==== SUPPLIED PASSAGE ====
Hello all....remember me?!

I thought I'd open a new thread after a bit of a board break. And I've moved home- thought I'd try separated out for a change. I'll post links to previous threads at some point but here a quick recap...

Me: 35 H: 29
OW: June (?) 07
Moved out: Aug 07
H: confused, crying, depressed, indecisive, can't leave me alone, etc etc
Me: Stepped off the rollercoaster and feeling fine (maybe even good?) about it. Lighter.....

The dress on Thursday night was a big hit- I had three CEOs (not including my own) chasing me during the evening to speak to me, and 6 other quite wealthy and powerful men. One of them bought me a Picasso in the charity auction they held during the dinner. Ridiculous, really, especially as he then later lost it in a club we went to after the ball had finished. I think my own CEO was very proud of me though and considering he was without doubt the hottest guy there, that was very flattering. The night was without doubt the wierdest night of my life- three days later and I'm still remembering things and shaking my head in disbelief. Even Austin can't quite believe it- we're having a shopping and analysis/rehash trip today as she's visiting London this week.
====
**INSTRUCTIONS**
- a) Give back the forum post word for word.
- b) In the rows below, retype the part that opens with the line containing "What is the label" and closes with the line containing "What amount is shown in the legend for Rádio?", both lines included, without the pictures.
==== INPUT MATERIAL ====
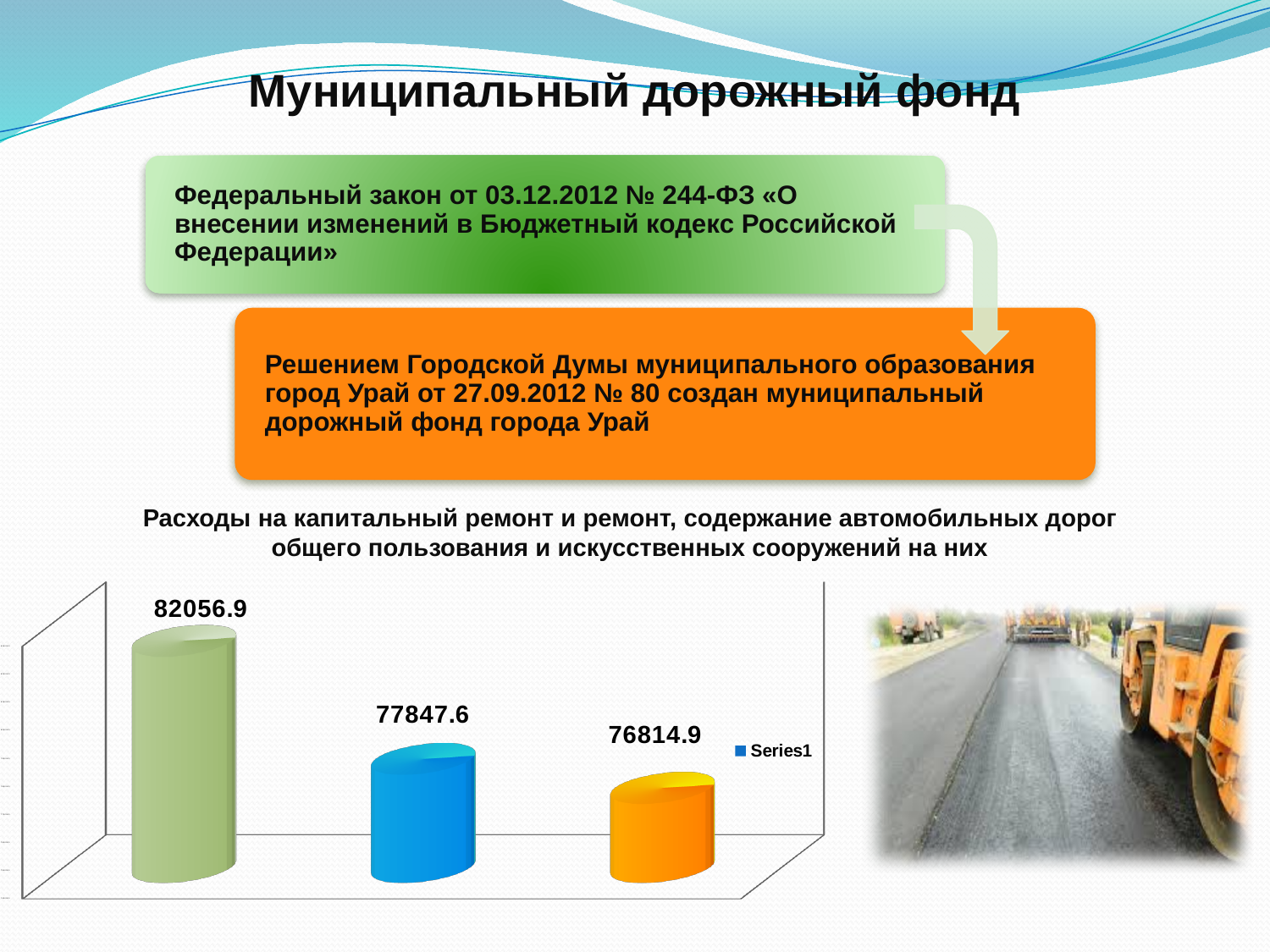
What is the value shown on the first (green) bar of the chart? 82056.9 What type of chart is shown on the slide? Bar chart Which bar has the highest value in the chart? The first (green) bar, 82056.9 What is the value shown on the middle (blue) bar of the chart? 77847.6 How many bars are plotted in the chart? 3 Which bar has the lowest value in the chart? The third (orange) bar, 76814.9 What is the value shown on the third (orange) bar of the chart? 76814.9 What is the difference between the second bar (77847.6) and the third bar (76814.9)? 1032.7 Do the values rise or fall from left to right across the bars? Fall What is the difference between the first bar (82056.9) and the second bar (77847.6)? 4209.3 How many series does the chart legend list? 1 Which is larger, the value of the blue bar or the value of the orange bar? The blue bar (77847.6)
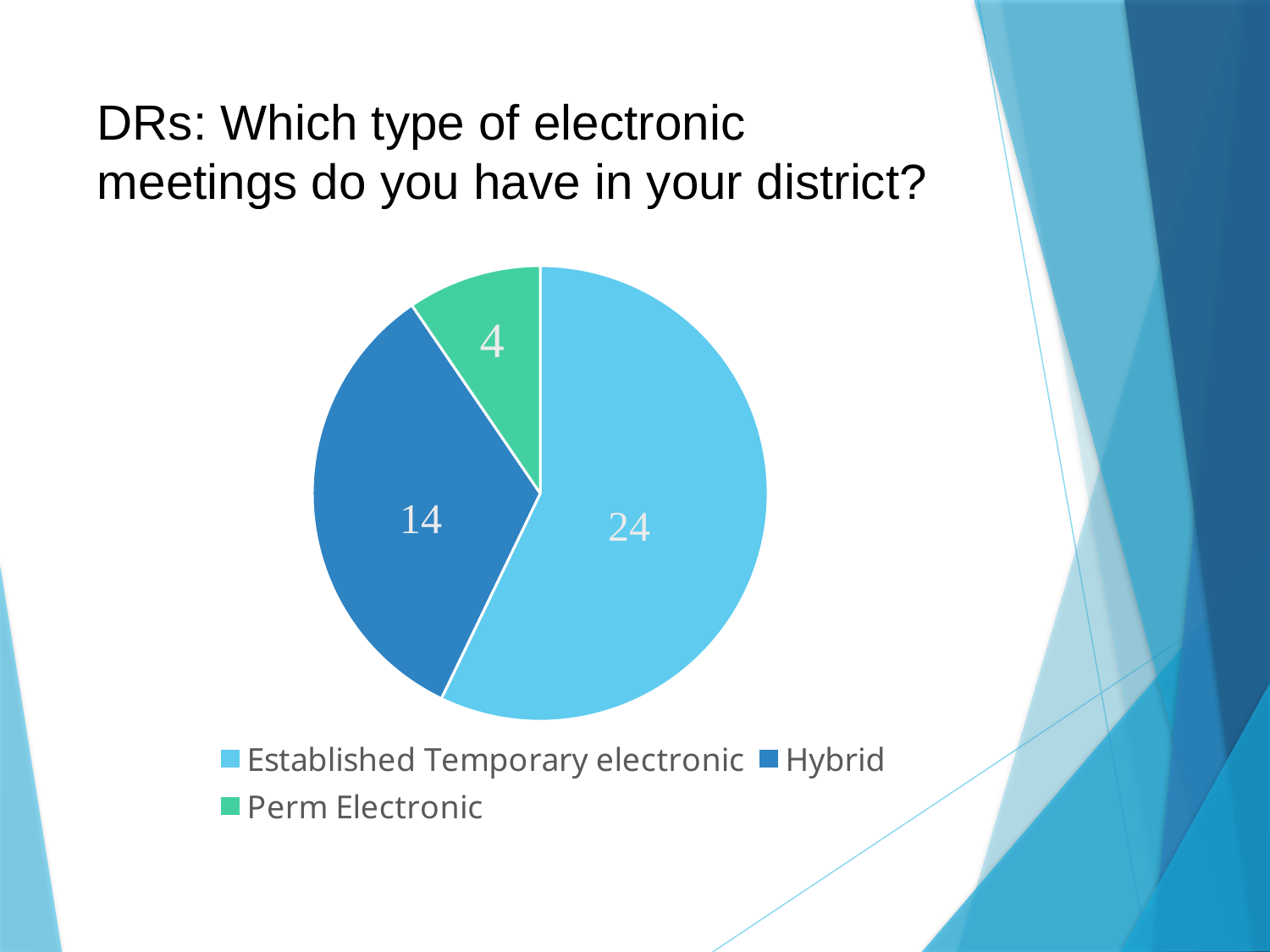
What is the value for Established Temporary electronic? 24 What is the difference between the values for Hybrid and Perm Electronic? 10 What is the value for Hybrid? 14 What is the value for Perm Electronic? 4 What is the title of the slide containing the pie chart? DRs: Which type of electronic meetings do you have in your district? Which is larger, the value for Hybrid or the value for Perm Electronic? Hybrid What is the difference between the values for Established Temporary electronic and Hybrid? 10 Which category has the smallest slice of the pie? Perm Electronic What is the total of all the slices in the pie chart? 42 Which category has the largest slice of the pie? Established Temporary electronic How many categories does the pie chart show? 3 What type of chart is shown on the slide? Pie chart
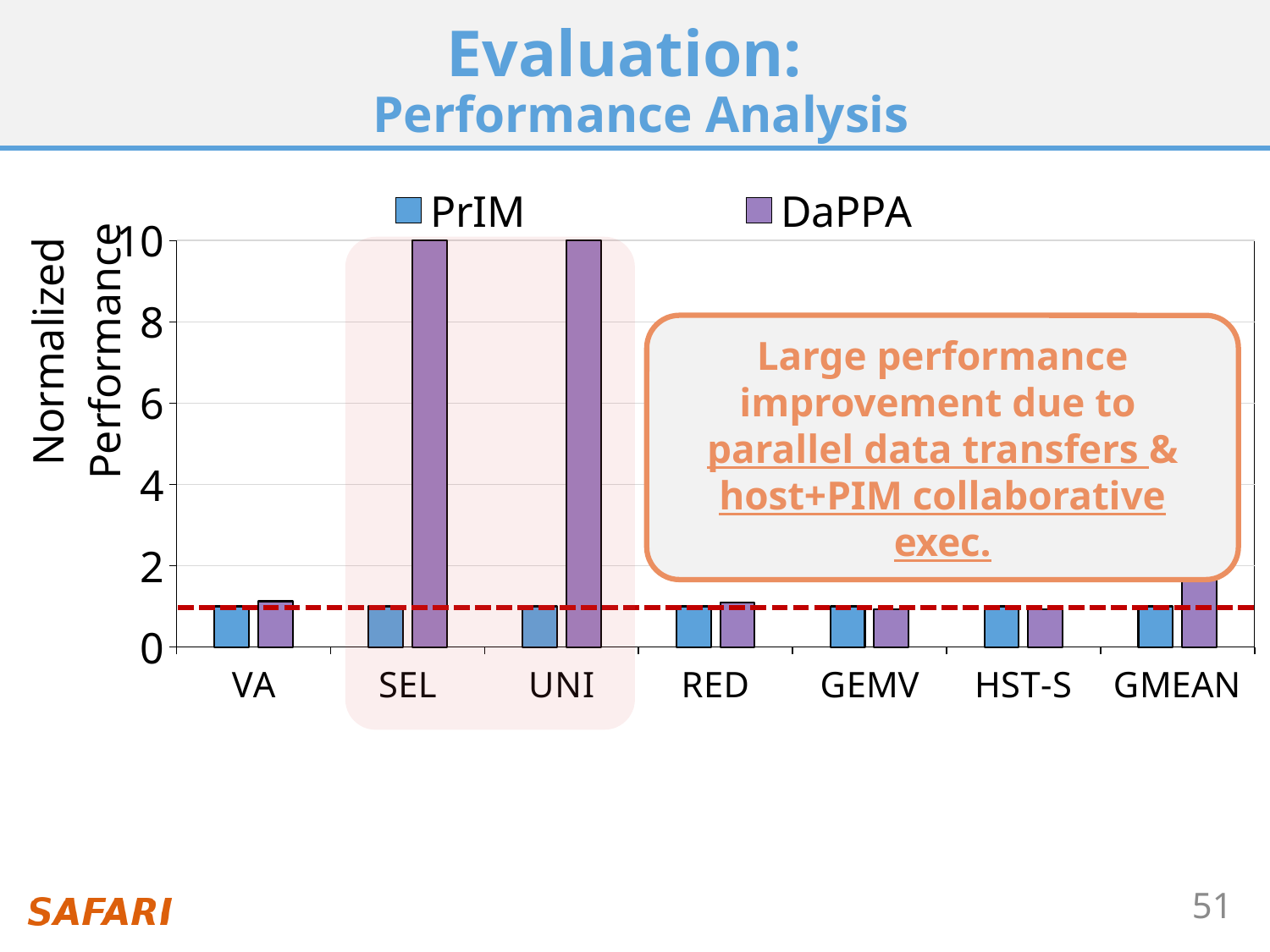
What is the label of the y axis? Normalized Performance Which series is shown in purple in the legend? DaPPA For GMEAN, which series has the larger value, PrIM or DaPPA? DaPPA How many series does the legend list? 2 Is the DaPPA value for SEL greater or less than 8? greater Is the DaPPA value for SEL greater or less than the DaPPA value for RED? greater Is the PrIM value for RED greater or less than 2? less What kind of chart is shown on the slide? bar chart Is the DaPPA value for UNI greater or less than 6? greater How many categories are shown on the x axis? 7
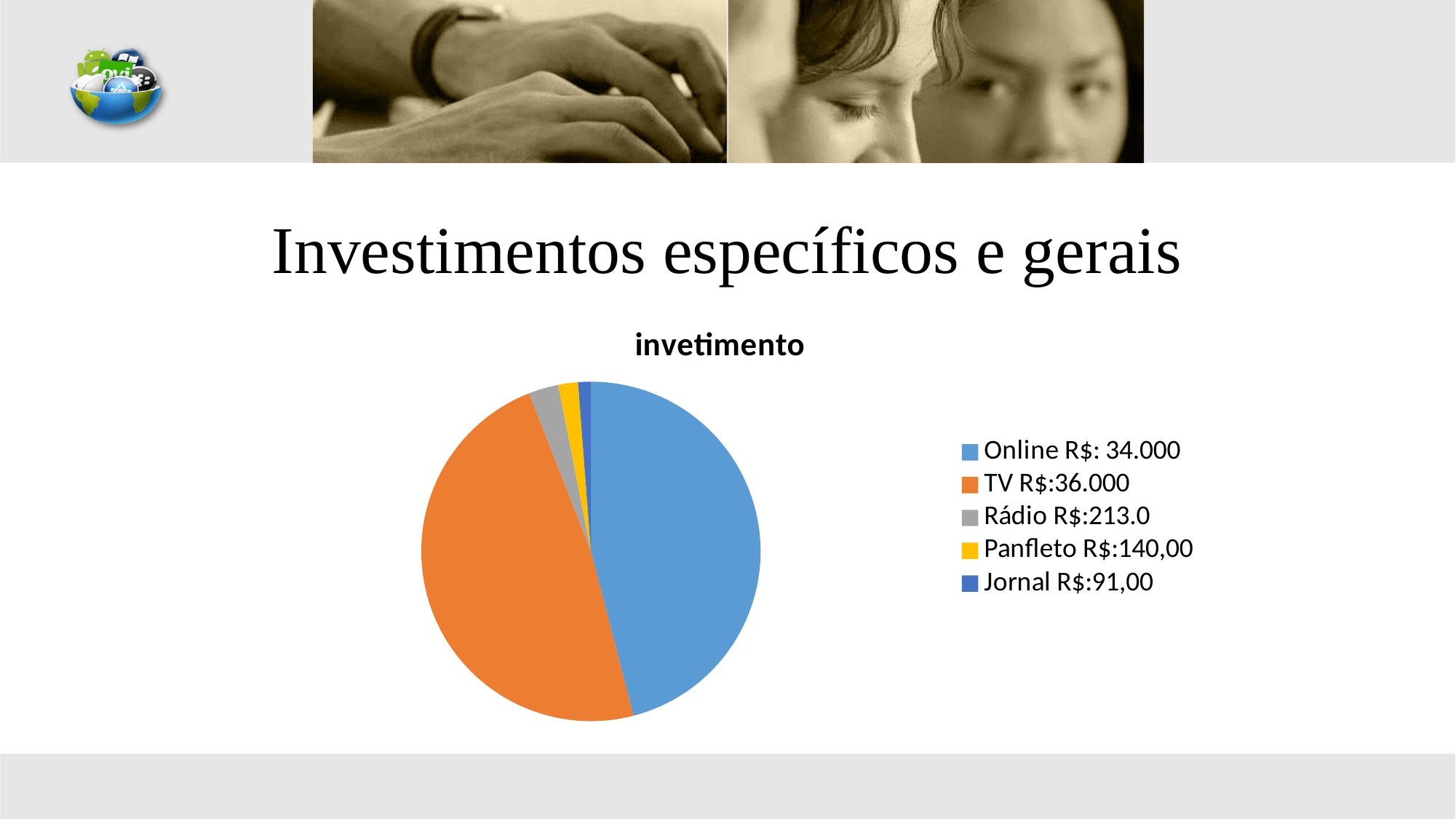
What amount is shown in the legend for Rádio? R$:213.0 How many entries does the legend list? 5 What amount is shown in the legend for Panfleto? R$:140,00 What amount is shown in the legend for Online? R$: 34.000 What amount is shown in the legend for TV? R$:36.000 Which category has the smallest slice of the pie? Jornal Which slice is larger, Rádio or Panfleto? Rádio What is the title of the chart? invetimento Which colour represents TV in the pie chart? orange What amount is shown in the legend for Jornal? R$:91,00 What kind of chart is shown on the slide? pie chart How many categories (slices) does the pie chart have? 5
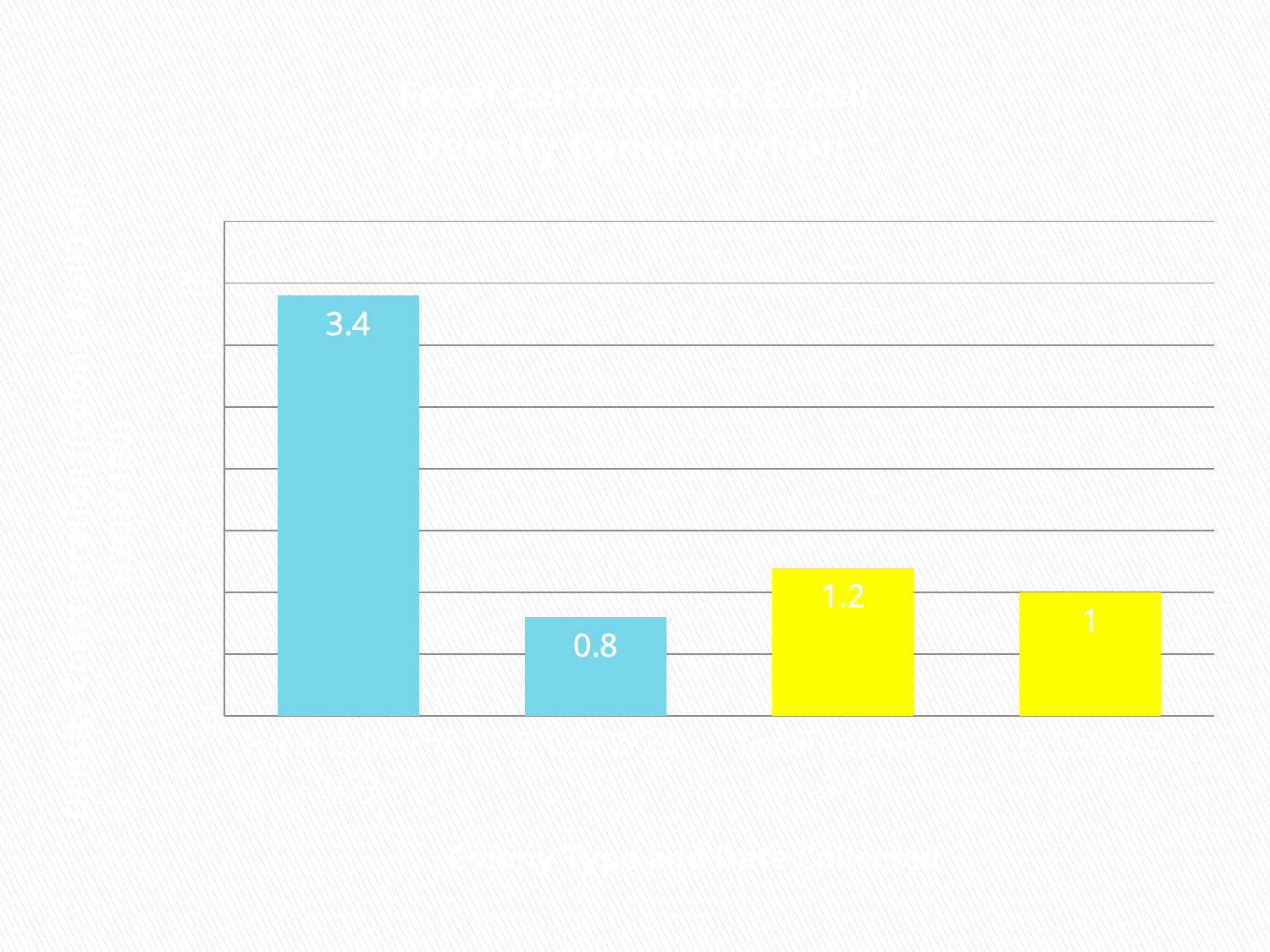
Which bar has the lowest value? the second bar from the left (0.8) Which bar has the highest value? the leftmost bar (3.4) What is the value shown on the rightmost (fourth) bar? 1 What is the value shown on the third bar from the left? 1.2 What kind of chart is shown on the slide? bar chart Which is larger, the value of the third bar or the value of the fourth bar? the third bar (1.2) What is the difference between the first bar's value and the second bar's value? 2.6 What is the difference between the third bar's value and the fourth bar's value? 0.2 What is the value shown on the second bar from the left? 0.8 What is the value shown on the leftmost (first) bar? 3.4 How many bars are plotted in the chart? 4 How many of the bars are coloured yellow? 2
====
**RESPONSES**
- a)
Hello all....remember me?!

I thought I'd open a new thread after a bit of a board break. And I've moved home- thought I'd try separated out for a change. I'll post links to previous threads at some point but here a quick recap...

Me: 35 H: 29
OW: June (?) 07
Moved out: Aug 07
H: confused, crying, depressed, indecisive, can't leave me alone, etc etc
Me: Stepped off the rollercoaster and feeling fine (maybe even good?) about it. Lighter.....

The dress on Thursday night was a big hit- I had three CEOs (not including my own) chasing me during the evening to speak to me, and 6 other quite wealthy and powerful men. One of them bought me a Picasso in the charity auction they held during the dinner. Ridiculous, really, especially as he then later lost it in a club we went to after the ball had finished. I think my own CEO was very proud of me though and considering he was without doubt the hottest guy there, that was very flattering. The night was without doubt the wierdest night of my life- three days later and I'm still remembering things and shaking my head in disbelief. Even Austin can't quite believe it- we're having a shopping and analysis/rehash trip today as she's visiting London this week.

- b)
What is the label of the y axis? Normalized Performance Which series is shown in purple in the legend? DaPPA For GMEAN, which series has the larger value, PrIM or DaPPA? DaPPA How many series does the legend list? 2 Is the DaPPA value for SEL greater or less than 8? greater Is the DaPPA value for SEL greater or less than the DaPPA value for RED? greater Is the PrIM value for RED greater or less than 2? less What kind of chart is shown on the slide? bar chart Is the DaPPA value for UNI greater or less than 6? greater How many categories are shown on the x axis? 7
What amount is shown in the legend for Rádio? R$:213.0 How many entries does the legend list? 5 What amount is shown in the legend for Panfleto? R$:140,00 What amount is shown in the legend for Online? R$: 34.000 What amount is shown in the legend for TV? R$:36.000 Which category has the smallest slice of the pie? Jornal Which slice is larger, Rádio or Panfleto? Rádio What is the title of the chart? invetimento Which colour represents TV in the pie chart? orange What amount is shown in the legend for Jornal? R$:91,00 What kind of chart is shown on the slide? pie chart How many categories (slices) does the pie chart have? 5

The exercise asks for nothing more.